C'è un momento preciso in cui capisci che il tuo viaggio in Egitto è cominciato davvero: è quando scendi dall'aereo, ti togli il cappotto e i tuoi figli ti guardano stupiti, perché fuori c'è il sole e in Italia l'avevate lasciato sotto la pioggia. Da quel secondo in poi, per loro, tutto diventa avventura.

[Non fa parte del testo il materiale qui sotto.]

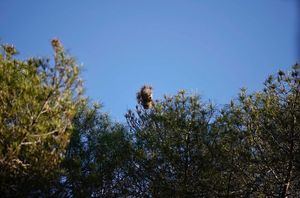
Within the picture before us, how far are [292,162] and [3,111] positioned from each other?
27.9 ft

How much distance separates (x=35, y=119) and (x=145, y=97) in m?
5.14

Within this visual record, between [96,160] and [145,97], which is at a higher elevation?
[145,97]

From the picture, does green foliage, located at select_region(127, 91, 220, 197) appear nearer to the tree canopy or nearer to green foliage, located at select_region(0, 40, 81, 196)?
the tree canopy

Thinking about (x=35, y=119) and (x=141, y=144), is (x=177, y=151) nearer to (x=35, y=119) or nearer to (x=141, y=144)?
(x=141, y=144)

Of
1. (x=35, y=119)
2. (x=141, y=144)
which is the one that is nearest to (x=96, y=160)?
(x=141, y=144)

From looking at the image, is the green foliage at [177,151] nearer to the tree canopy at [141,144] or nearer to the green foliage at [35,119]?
the tree canopy at [141,144]

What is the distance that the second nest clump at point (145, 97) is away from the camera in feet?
→ 45.5

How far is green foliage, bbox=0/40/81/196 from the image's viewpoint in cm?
994

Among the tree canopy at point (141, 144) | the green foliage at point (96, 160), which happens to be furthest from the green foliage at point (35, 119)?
the green foliage at point (96, 160)

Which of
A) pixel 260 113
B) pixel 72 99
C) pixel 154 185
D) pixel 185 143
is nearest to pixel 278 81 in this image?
pixel 260 113

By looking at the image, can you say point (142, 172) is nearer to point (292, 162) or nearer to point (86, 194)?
point (86, 194)

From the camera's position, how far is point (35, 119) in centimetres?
995

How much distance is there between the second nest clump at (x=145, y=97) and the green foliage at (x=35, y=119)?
350 centimetres

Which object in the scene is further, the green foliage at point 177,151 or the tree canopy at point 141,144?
the green foliage at point 177,151
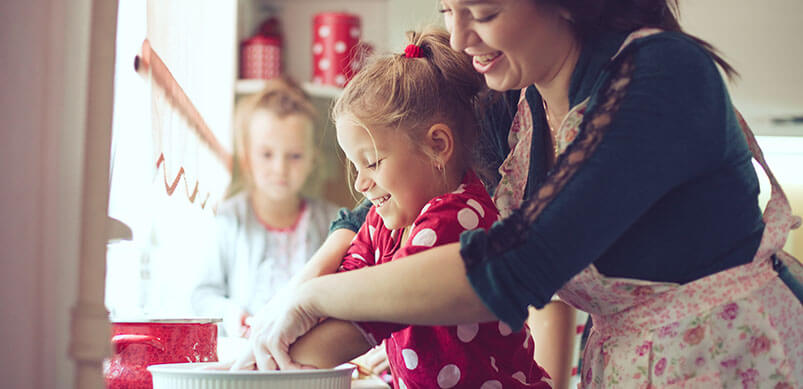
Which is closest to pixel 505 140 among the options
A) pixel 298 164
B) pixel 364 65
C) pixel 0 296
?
pixel 364 65

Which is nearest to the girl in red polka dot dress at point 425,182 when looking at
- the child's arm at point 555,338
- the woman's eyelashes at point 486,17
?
the woman's eyelashes at point 486,17

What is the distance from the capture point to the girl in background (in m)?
0.88

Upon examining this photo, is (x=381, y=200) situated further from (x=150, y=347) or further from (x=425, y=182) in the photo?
(x=150, y=347)

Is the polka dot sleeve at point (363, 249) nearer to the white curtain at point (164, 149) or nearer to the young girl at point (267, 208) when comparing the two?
the white curtain at point (164, 149)

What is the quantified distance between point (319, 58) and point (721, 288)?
2438mm

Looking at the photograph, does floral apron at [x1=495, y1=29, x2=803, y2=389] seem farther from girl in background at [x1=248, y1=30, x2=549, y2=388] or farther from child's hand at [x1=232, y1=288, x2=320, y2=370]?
child's hand at [x1=232, y1=288, x2=320, y2=370]

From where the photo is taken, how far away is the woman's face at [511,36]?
724mm

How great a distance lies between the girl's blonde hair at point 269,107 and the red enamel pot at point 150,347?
6.36ft

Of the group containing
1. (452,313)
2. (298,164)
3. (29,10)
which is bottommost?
(298,164)

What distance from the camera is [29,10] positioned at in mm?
561

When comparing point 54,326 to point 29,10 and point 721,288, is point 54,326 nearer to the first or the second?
point 29,10

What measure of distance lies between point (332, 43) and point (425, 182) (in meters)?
2.15

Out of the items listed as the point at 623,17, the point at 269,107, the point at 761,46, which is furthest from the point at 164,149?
the point at 269,107

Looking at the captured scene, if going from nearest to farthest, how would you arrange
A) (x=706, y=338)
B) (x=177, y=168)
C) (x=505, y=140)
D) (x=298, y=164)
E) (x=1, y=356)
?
(x=1, y=356), (x=706, y=338), (x=505, y=140), (x=177, y=168), (x=298, y=164)
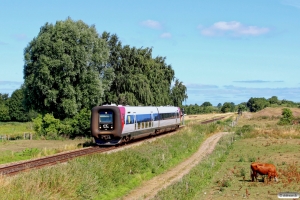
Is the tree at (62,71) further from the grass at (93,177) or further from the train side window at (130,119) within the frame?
the grass at (93,177)

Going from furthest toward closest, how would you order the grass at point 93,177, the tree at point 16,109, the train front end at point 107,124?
the tree at point 16,109 → the train front end at point 107,124 → the grass at point 93,177

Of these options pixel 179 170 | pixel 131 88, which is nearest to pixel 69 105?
pixel 131 88

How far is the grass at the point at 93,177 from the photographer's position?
1502 centimetres

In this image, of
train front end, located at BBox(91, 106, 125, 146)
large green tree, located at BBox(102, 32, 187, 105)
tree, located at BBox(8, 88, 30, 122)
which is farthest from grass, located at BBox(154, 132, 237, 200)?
tree, located at BBox(8, 88, 30, 122)

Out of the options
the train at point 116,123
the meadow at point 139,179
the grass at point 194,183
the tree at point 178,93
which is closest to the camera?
the meadow at point 139,179

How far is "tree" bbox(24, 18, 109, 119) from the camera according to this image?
50312 mm

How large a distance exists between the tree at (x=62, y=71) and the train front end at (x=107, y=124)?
13067 mm

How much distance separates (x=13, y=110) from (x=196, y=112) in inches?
3179

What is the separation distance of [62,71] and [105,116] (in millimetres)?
14722

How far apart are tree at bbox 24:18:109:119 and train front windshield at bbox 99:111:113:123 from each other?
13.1 meters

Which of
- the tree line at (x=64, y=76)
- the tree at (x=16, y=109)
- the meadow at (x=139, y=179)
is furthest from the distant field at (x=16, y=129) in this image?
the meadow at (x=139, y=179)

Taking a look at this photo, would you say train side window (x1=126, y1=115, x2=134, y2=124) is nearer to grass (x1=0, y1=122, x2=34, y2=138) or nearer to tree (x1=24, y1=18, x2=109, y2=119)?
tree (x1=24, y1=18, x2=109, y2=119)

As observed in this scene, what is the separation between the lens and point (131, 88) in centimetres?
6350

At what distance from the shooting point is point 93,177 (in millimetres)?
19438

Le vacanze natalizie in Egitto hanno una qualità rara: sembrano costruite apposta per i bambini. Ci sono spazi immensi da attraversare correndo, animali da cavalcare, storie di faraoni più avvincenti di qualsiasi cartone animato, una nave che si muove sul fiume mentre loro dormono. Non è un viaggio da adulti in cui i piccoli si adattano. È il contrario.
Il clima di dicembre: la magia comincia da qui
La prima cosa che conquista tutta la famiglia è l'aria. Le giornate sono luminose, il sole scalda senza mai stancare e il cielo resta di un azzurro pieno dalla mattina alla sera.
È questa la ragione per cui un tour Egitto in inverno funziona così bene con i bambini: possono camminare, fermarsi, correre e ripartire senza quella stanchezza che nei mesi caldi arriva subito. Le ore all'aperto scorrono leggere, e non c'è mai la fretta di cercare un'ombra.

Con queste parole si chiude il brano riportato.